[QUOTED TEXT]
[BEGIN]
Electricity in Your Life

Image of Electricity in Your Life
Release Date: 
March 31, 2017
Tantan Publishing
Reviewed by: 

“this nonfiction book on electricity touches on nothing factual and goes no further in explaining electricity than the plug and the wire.”

Electricity in Your Life draws attention to an abstract and often overlooked concept in children’s books. This nonfiction journey of electricity introduces children to the plethora of gadgets in everyday life that feed on the energy provided by electricity. It traces the generic path that the wires take from source to plug, but offers little as how electricity is actually harvested or incorporated into a device. Instead, the book blandly states that if something has a plug, it needs energy.

The book opens with the words “Strawberry Jam, Toast, and Cartoons.” These have nothing to do with electricity, one might think, but then one sees a young girl clicking on the lights, taking jam out of a refrigerator, toasting bread, and eating toast in front of the television, hence making the unnecessary connection between jam and electricity. Jam, toast, and cartoons are employed as a false attention-getting device to attract the reader when electricity itself is sufficient intrigue.
[END]
[RECORDS SHOWN]
[BEGIN]
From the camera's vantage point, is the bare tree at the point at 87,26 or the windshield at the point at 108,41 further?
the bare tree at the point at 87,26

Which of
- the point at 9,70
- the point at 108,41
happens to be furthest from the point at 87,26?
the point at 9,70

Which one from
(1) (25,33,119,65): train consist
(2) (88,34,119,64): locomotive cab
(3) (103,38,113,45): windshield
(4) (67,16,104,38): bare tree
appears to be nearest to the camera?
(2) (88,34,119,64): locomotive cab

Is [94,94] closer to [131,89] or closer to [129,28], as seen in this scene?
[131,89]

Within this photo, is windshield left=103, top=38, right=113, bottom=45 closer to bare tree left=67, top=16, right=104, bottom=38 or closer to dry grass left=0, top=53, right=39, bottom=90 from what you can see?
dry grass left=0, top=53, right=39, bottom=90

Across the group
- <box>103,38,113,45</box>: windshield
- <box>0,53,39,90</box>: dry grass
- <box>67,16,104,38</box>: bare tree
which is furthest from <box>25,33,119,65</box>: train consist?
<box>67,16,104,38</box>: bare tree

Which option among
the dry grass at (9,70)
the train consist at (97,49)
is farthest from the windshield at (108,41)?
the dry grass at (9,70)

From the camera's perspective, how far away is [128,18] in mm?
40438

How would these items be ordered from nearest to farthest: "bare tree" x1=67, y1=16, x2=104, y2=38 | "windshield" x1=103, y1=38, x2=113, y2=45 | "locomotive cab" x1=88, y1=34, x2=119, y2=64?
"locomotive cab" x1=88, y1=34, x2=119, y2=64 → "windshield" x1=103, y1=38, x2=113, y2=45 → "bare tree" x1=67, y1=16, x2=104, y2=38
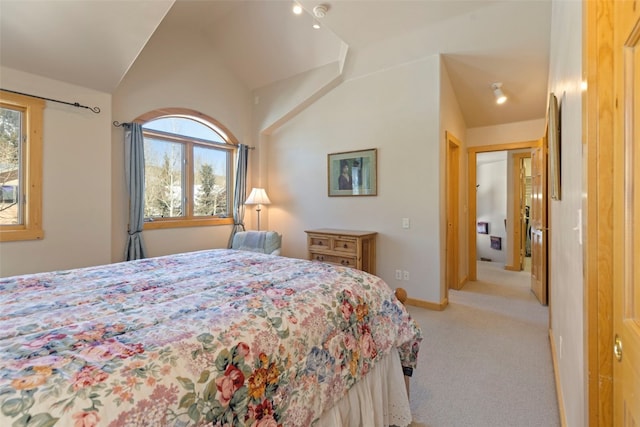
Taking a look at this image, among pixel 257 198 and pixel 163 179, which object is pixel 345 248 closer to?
pixel 257 198

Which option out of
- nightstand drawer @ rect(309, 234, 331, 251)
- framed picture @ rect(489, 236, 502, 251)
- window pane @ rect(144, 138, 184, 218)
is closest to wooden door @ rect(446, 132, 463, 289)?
nightstand drawer @ rect(309, 234, 331, 251)

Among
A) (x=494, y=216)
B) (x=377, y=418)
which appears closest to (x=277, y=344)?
(x=377, y=418)

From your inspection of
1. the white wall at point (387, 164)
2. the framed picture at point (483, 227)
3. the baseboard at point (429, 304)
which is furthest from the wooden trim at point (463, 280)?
the framed picture at point (483, 227)

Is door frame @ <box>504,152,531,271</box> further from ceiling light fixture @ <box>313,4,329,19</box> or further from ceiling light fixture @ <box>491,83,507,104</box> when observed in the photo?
ceiling light fixture @ <box>313,4,329,19</box>

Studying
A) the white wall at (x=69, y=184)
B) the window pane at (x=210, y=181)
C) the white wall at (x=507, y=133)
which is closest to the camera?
the white wall at (x=69, y=184)

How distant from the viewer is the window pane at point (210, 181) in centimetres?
432

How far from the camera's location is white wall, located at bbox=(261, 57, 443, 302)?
339 cm

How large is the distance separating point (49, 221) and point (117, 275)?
1861 millimetres

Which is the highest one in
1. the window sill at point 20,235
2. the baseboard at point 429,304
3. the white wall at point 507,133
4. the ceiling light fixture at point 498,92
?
the ceiling light fixture at point 498,92

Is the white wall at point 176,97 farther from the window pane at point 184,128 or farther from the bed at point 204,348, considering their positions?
the bed at point 204,348

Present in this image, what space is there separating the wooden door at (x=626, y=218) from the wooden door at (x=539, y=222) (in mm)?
3180

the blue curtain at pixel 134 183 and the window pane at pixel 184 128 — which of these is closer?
the blue curtain at pixel 134 183

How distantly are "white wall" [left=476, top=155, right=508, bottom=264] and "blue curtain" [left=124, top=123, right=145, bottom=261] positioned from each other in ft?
20.4

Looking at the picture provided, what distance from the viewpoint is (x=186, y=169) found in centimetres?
417
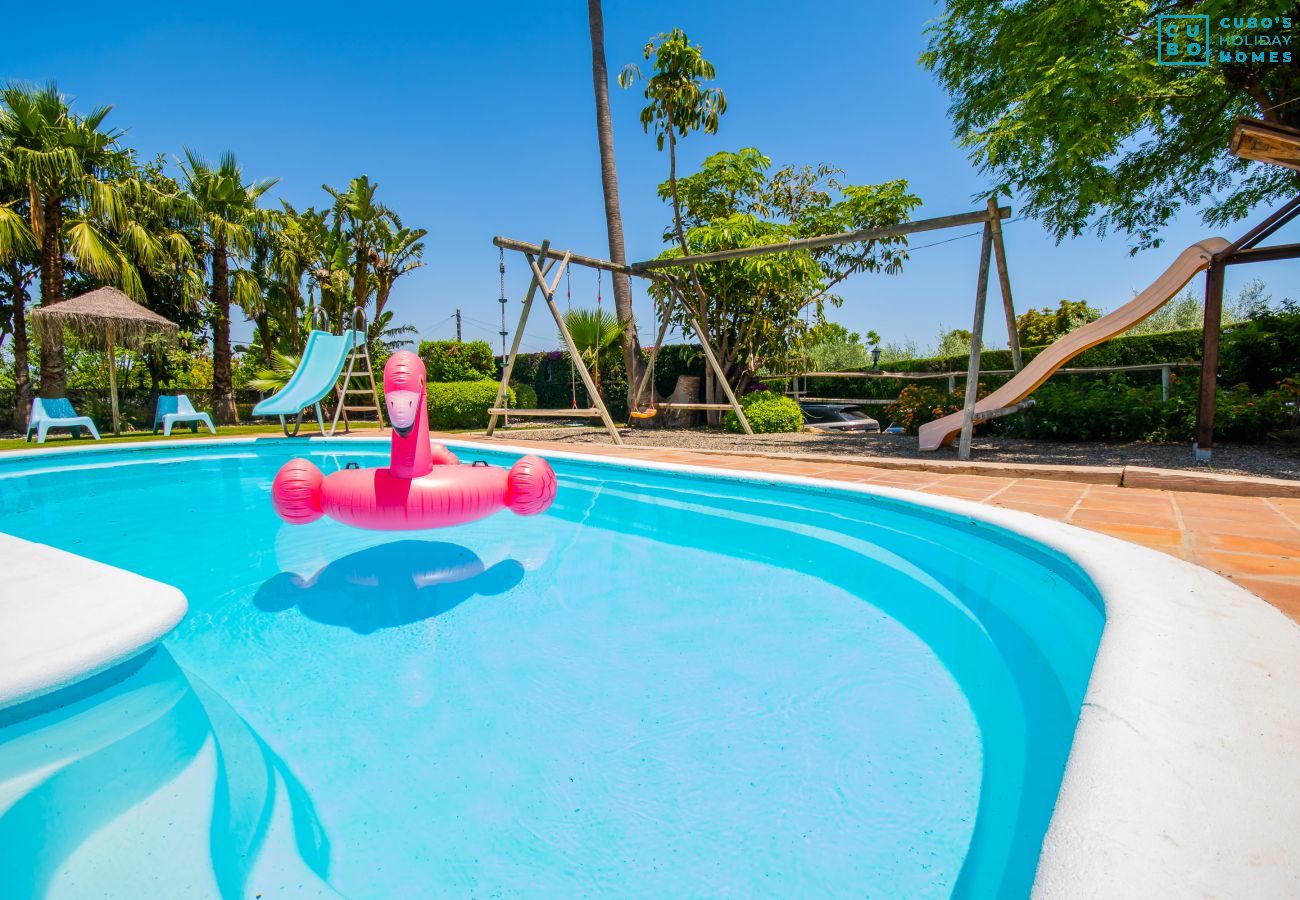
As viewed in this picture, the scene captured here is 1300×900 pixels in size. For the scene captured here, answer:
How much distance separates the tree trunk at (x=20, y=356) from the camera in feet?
50.0

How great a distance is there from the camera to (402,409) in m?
3.26

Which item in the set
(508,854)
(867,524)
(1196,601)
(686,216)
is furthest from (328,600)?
(686,216)

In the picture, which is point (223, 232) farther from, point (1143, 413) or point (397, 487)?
point (1143, 413)

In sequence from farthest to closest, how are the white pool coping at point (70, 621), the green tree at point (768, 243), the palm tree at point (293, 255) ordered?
the palm tree at point (293, 255), the green tree at point (768, 243), the white pool coping at point (70, 621)

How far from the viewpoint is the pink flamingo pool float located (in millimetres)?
3271

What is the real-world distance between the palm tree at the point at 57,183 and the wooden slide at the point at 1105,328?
17.8 metres

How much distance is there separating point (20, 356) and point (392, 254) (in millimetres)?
10450

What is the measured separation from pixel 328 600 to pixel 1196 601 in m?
3.99

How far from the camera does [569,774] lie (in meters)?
1.87

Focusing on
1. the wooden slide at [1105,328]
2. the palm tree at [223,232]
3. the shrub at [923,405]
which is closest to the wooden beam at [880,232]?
the wooden slide at [1105,328]

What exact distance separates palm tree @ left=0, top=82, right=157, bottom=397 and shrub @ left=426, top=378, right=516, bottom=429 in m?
7.88

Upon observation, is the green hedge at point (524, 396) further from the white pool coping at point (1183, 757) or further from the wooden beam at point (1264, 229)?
the white pool coping at point (1183, 757)

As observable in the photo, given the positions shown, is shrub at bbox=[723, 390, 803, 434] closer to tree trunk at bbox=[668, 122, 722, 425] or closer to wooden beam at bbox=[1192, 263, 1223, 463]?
tree trunk at bbox=[668, 122, 722, 425]

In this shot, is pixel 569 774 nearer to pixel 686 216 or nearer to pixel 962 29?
pixel 962 29
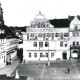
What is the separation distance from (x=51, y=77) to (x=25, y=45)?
2268 cm

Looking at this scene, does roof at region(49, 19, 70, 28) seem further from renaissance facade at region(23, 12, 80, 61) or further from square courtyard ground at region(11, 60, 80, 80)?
square courtyard ground at region(11, 60, 80, 80)

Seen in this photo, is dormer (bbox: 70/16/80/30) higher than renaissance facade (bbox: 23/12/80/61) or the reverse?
higher

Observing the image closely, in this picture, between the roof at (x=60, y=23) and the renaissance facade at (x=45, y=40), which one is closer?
the renaissance facade at (x=45, y=40)

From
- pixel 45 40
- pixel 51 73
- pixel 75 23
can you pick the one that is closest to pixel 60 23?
pixel 75 23

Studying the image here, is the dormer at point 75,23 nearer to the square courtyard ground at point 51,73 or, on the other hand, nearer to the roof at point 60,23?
the roof at point 60,23

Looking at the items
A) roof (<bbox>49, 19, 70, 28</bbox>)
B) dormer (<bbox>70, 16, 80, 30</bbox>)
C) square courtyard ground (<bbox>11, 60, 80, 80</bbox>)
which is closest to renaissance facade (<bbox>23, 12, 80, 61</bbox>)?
roof (<bbox>49, 19, 70, 28</bbox>)

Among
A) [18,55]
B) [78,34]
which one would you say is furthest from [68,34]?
[18,55]

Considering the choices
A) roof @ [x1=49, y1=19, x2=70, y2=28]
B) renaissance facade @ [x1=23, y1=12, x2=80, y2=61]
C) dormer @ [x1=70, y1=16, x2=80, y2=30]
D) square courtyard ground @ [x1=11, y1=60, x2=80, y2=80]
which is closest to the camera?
square courtyard ground @ [x1=11, y1=60, x2=80, y2=80]

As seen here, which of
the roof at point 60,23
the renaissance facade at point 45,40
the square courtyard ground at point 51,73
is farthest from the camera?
the roof at point 60,23

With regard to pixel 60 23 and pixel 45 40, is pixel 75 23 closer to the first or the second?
pixel 60 23

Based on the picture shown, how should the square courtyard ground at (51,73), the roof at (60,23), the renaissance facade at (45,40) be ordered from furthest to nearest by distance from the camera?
1. the roof at (60,23)
2. the renaissance facade at (45,40)
3. the square courtyard ground at (51,73)

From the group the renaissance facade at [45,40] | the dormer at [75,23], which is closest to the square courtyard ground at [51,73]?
the renaissance facade at [45,40]

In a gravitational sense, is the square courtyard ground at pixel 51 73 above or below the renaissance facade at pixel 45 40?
below

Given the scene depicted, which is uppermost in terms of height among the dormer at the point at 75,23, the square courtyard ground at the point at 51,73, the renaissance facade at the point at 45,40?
the dormer at the point at 75,23
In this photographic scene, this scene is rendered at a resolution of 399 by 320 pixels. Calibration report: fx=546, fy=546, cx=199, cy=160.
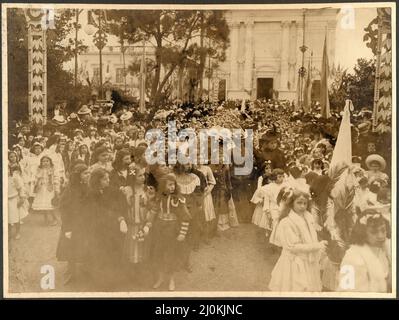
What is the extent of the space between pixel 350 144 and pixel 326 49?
0.94 m

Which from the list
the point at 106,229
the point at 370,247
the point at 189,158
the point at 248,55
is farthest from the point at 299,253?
the point at 248,55

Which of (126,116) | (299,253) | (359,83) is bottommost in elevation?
(299,253)

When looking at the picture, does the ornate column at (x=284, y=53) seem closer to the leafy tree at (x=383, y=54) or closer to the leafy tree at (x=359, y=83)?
the leafy tree at (x=359, y=83)

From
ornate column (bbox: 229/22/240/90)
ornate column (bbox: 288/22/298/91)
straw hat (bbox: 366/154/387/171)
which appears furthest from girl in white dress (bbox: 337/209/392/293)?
ornate column (bbox: 229/22/240/90)

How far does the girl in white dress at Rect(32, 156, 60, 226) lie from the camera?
5.23 metres

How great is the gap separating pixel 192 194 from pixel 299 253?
1.18 metres

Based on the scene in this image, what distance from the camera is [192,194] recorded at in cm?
528

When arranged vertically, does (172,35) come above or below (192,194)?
above

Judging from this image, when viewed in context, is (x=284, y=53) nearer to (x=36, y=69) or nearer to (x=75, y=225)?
(x=36, y=69)

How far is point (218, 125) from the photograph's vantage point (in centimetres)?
529

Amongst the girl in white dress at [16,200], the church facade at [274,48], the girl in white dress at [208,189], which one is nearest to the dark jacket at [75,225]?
the girl in white dress at [16,200]
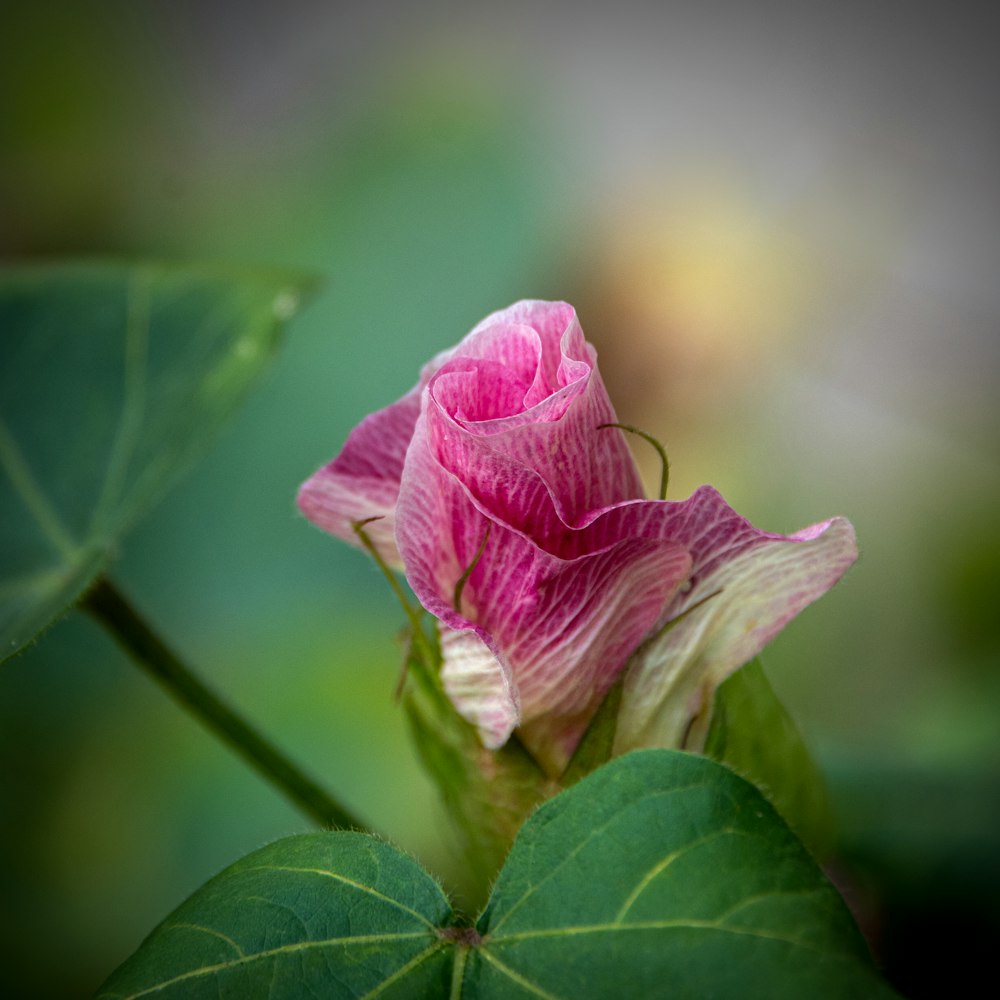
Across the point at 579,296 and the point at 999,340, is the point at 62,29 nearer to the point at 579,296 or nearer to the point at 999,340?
[END]
[EXERCISE TASKS]
**A)** Please translate this sentence from the book review into Spanish: "Instead, the book blandly states that if something has a plug, it needs energy."
**B)** According to the book review, what words does the book open with?

[SOLUTIONS IN ORDER]
**A)** En cambio, el libro afirma de manera sosa que, si algo tiene un enchufe, necesita energía.

**B)** "Strawberry Jam, Toast, and Cartoons."